Whatever happens, whoever you client is remember you are in control. You can do whatever you want. If you want to perform a trick then perform it. If I want to do a certain stunt like a straight jacket escape then I will do it, if I don’t want to do it for whatever reason I don’t have to. Don’t let others pressure you into doing stuff you don’t want to. When you have control, nerves go down. Remember whenever you are performing you are the boss, after all you are the person who is entertaining them, you are in charge.

6 – Friends/backup

Ever had the issue of not feeling confident with something???? You’ve just bought the latest Jay Sankey DVD and you think that you have got something prepared, but you are too nervous to show it to the public, try showing it to your friends and family. They will be honest with you but not too honest and will be supportive. They should give you constructive critism on your performance. I often ask my family, friends and partner what they think. I know I can trust them but at the same time they can give an honest opinion. This means that when I perform it for the first time to the real world I feel good

7 – Mistakes

Yeah we all screw up. Thats it. Things go wrong and we should expect this. It is always a big concern for people when they are performing you get the typical “what happens if I screw up?” This is something I have discovered from working with numerous performers. Simply think – it happens. And if it happens there is nothing I can do to change it. Once it’s done it’s done. When you screw up the best thing to do is just to move on. That’s it really. Don’t be afraid to walk away going “gee that went bad” or “maybe I shouldn’t do that again” but don’t worry about it. Remember, Fear is Just an Illusion. Its only something that POSSIBLY may happen.

And that’s my seven points of advice on nerves. But there’s something else as well. Nerves can be good. Whats that I hear you cry? Nerves, good? Here’s the plan truth. When you get scared it increases adrenaline and your concentration. The example I can give for this is fire breathing.

Whenever I do any fire performances I am nervous. I am scared that I may screw up, injure someone, or it could just not work. But these nerves help out as well. I become more confident as the biological effects of nerves kick in. But at the same time I have a healthy respect for what I am about to do. I know that I can do these dangerous skills, but at the same I don’t want to do anything too stupid. It’s good to have a respect for what you do, magic, acting or whatever enough that you don’t get too cocky. If you get too over confident it can lead to accidents. I know I am going back to the fire performing, but it is the clearest example I have of his.
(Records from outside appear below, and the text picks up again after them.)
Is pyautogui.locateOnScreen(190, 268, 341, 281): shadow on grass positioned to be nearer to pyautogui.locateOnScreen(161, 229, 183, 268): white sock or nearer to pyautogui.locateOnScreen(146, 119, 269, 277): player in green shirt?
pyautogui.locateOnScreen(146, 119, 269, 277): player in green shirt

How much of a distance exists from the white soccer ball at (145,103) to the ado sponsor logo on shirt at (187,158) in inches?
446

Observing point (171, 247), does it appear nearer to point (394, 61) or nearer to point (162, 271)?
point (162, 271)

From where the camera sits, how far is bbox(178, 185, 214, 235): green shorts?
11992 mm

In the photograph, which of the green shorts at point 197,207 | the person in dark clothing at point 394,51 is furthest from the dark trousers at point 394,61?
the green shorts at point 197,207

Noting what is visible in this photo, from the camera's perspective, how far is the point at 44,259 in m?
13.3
A few days ago I was doing some fire eating and was getting over confident slightly. I did some fire breathing shortly beforehand and did not realise that I had been stupid enough to still have some paraffin on my face. I was too overconfident thinking that I could do anything. I didn’t realise that I had a slight bit of fuel on my face which was quite happy to ignite. I became too confident and lost my respect for the flame (and the skill) and ended up getting first degree burns to my face. I’ll soon recover but I have learnt my lesson. Respect your skills and be happy to be nervous. Nerves are good, but don’t let them control you.
And thats about it, so just to quickly recap

1 – Work on Self Esteem
2 – Practice, Practice, Practice
3 – Planning
4 – Be Confident
5 – Be in control
6 – Ask friends for advice
7 - Don’t worry about mistakes

And finally use nerves to your advantage. They can be healthy but don’t let them control you. Hope that helps.

 Post subject: Re: The major issue - Nerves when performing
PostPosted: Fri Feb 05, 2010 5:21 pm 
born to perform.

Joined: 22 Sep 2009
Posts: 581
Location: Over there
I agree your advice not only include magic but life. And OF COURSE practice, practice, practice. The only advice I can add to your guide is that you should never pass up a chance to preform. If someones asks you to do a trick, do one.If you don't have cards borrow a coin, no coins pull off your thumb or shrink your pinky and pass it off as a joke. That's my word of wisdom.